Opto-electronic studies of novel self-contacted 2D materials based devices
Department of Physics and Astronomy, Ohio University
Interest in two-dimensional crystals has grown exponentially over the last decade, a testament to their vast technological and scientific potential. In addition to properties such as high mobilities, semiconducting and superconducting behavior, and excellent thermal properties, many of these materials have the potential for novel opto-electronic applications, with large absorption, strong room-temperature emission, non-linear response, and optical control of spin and valley degrees of freedom. In this presentation, we will discuss an experimental investigation of mono-to-few-layer sheets of MoS2 and WS2 employing femtosecond transient absorption spectroscopy (FTAS) and microscopy. Samples were pumped resonantly at different absorption peak positions and then probed with a white-light continuum over the spectral range of 350 nm – 800 nm. For MoS2 we observe previously reported features related to ground state bleaching along with higher energy features that can be related to states identified as the C and D excitons, which have been reported to arise from band nesting. The results on these dynamics may prove useful to a greater understanding of the electronic structure of this material.

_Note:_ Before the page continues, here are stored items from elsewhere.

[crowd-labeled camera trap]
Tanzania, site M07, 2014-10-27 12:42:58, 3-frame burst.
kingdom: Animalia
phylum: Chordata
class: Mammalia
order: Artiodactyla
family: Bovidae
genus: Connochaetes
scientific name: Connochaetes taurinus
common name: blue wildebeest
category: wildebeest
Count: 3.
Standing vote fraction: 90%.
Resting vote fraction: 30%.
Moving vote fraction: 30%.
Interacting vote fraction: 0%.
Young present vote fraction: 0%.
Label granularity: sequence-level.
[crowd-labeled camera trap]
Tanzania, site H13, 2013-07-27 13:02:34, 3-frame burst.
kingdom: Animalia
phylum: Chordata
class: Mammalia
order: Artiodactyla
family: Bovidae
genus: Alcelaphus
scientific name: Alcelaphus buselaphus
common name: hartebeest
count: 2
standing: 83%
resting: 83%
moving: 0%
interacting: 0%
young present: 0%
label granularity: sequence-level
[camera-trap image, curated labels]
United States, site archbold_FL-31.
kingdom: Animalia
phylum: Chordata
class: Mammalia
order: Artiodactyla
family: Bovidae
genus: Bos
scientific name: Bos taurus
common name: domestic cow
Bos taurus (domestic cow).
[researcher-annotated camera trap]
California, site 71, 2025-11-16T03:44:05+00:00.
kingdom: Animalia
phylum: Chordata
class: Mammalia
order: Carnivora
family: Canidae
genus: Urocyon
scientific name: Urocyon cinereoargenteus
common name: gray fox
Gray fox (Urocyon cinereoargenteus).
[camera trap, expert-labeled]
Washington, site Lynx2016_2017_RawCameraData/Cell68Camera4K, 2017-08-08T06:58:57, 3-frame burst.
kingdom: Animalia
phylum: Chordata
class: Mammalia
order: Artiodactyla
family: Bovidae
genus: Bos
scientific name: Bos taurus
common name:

We will also discuss a novel chemical vapor deposition (CVD) process we have developed. A substantial bottleneck in the field is the ability to controllably, and scalably, process material into working devices. Seminal results in the field of 2D materials-based device fabrication have involved the isolation of monolayers followed by making metal contacts, commonly using e-beam lithography, a difficult and time consuming process with no obvious route to scalability. We have developed a CVD process to selectively grow 2D materials in a deterministic manner around lithographically defined bulk metallic patterns which concurrently provide as-grown electrical contact to the material. Monolayer films, with lateral extent of up to hundreds of microns are controllably grown on and around patterned regions of transition metals. The materials display strong luminescence, monolayer Raman signatures, and relatively large crystal domains. In addition to producing high optical quality monolayer material deterministically and selectively over large regions, the metallic patterns remain conductive providing as-grown metallic contacts to the material, offering a path for simple device fabrication and large scale production.